Looking ahead, the group remains positive that the overall core results of the group in 2019 will be better than 2018, barring unforeseen circumstances.
AirAsia said it sees strong load factor momentum for the rest of 2019, adding that it maintains its strategy to gain dominance in the countries it operates in, especially in the ASEAN region.
It has planned for a net fleet growth of 18 aircrafts, with a substantial portion of its new fleet bound for AirAsia India, ahead of expected changes in India's operating landscape in the near future, on top of its target to fly international by the end of this year.
The group will also add two aircraft in Indonesia to further develop domestic tourism, aided by its strong international presence through its hub strategy.

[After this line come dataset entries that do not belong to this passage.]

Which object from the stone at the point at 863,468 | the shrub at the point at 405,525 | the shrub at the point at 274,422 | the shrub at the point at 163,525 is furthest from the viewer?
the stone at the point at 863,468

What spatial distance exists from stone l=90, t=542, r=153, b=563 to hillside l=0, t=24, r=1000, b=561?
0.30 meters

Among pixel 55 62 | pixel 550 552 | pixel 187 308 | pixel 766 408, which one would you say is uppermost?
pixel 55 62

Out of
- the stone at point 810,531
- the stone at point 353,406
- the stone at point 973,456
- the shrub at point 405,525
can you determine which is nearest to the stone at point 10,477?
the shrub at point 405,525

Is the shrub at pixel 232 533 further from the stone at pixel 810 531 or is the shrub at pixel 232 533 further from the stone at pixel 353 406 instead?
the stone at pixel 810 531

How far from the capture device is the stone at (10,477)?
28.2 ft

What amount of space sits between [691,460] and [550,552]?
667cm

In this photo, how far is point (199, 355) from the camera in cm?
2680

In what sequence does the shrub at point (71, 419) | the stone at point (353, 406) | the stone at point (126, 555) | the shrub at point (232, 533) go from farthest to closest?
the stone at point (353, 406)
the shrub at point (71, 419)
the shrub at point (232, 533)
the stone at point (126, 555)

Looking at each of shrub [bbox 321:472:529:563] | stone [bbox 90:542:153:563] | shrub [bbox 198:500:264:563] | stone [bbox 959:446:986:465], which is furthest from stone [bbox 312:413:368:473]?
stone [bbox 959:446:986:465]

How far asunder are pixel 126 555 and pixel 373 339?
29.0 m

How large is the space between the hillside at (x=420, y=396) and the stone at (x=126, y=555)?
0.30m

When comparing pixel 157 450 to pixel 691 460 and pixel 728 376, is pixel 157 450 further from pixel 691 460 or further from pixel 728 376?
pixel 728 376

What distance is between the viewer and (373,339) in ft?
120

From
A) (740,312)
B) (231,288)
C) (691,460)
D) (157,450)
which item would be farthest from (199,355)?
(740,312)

While it does not see any material negative impact from the US-China trade war, AirAsia said currency weakness remains a concern for the group.

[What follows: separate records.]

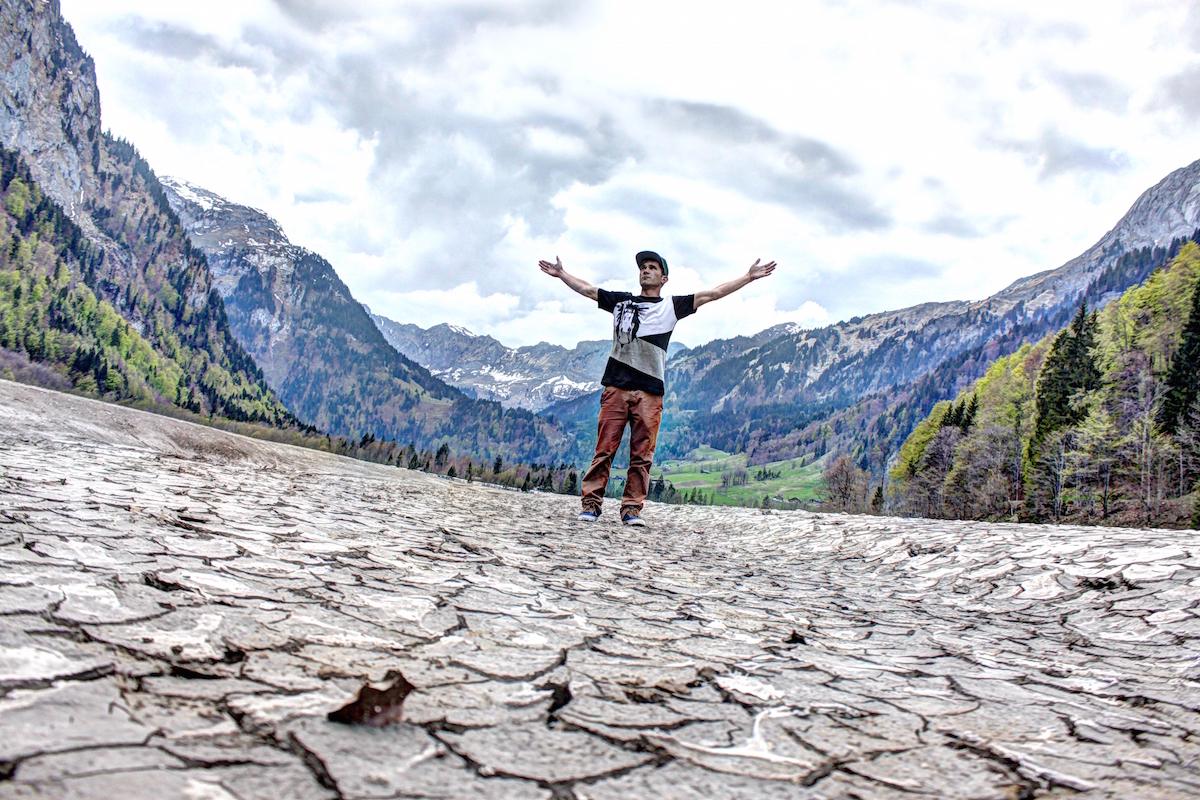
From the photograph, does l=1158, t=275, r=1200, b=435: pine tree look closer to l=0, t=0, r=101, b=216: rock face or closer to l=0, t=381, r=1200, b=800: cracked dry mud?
l=0, t=381, r=1200, b=800: cracked dry mud

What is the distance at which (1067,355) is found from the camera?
182 ft

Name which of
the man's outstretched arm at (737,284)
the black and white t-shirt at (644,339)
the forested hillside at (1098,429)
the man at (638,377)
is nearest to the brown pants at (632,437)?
the man at (638,377)

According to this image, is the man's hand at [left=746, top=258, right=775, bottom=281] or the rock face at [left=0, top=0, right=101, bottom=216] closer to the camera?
the man's hand at [left=746, top=258, right=775, bottom=281]

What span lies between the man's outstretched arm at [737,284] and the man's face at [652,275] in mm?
626

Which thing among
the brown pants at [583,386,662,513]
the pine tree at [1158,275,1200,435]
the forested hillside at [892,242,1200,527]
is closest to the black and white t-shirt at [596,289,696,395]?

Meanwhile, the group will proceed with its transformation into a travel and financial platform. Its teleport business — the logistics business — is expected to see growth as the group seeks tie ups with different airlines and SMEs.
"We are positive that our transformation into a travel and financial platform company is gaining momentum this year. We have seen encouraging growth for our platform businesses especially Teleport, which manages the aircraft freight belly space of AirAsia and third-party airlines.
"Teleport has shown significant potential despite having only been operating for less than a year. This quarter alone, Teleport reported RM101 million in revenue, which is in line to reach our revenue target of RM400 million this year," said AirAsia deputy group CEO (Digital & Technology) Aireen Omar.
Meanwhile, AirAsia.com is being developed as a full-fledged one-stop travel and lifestyle platform whilst BigPay will be rolled out in multiple markets in ASEAN with the target to get an e-money licence in Singapore in 2019, she added.
AirAsia shares rose 1 sen or 0.38% to RM2.63, translating to a market capitalisation of RM8.79 billion, before trading of the stock was suspended earlier today. It will resume trading tomorrow.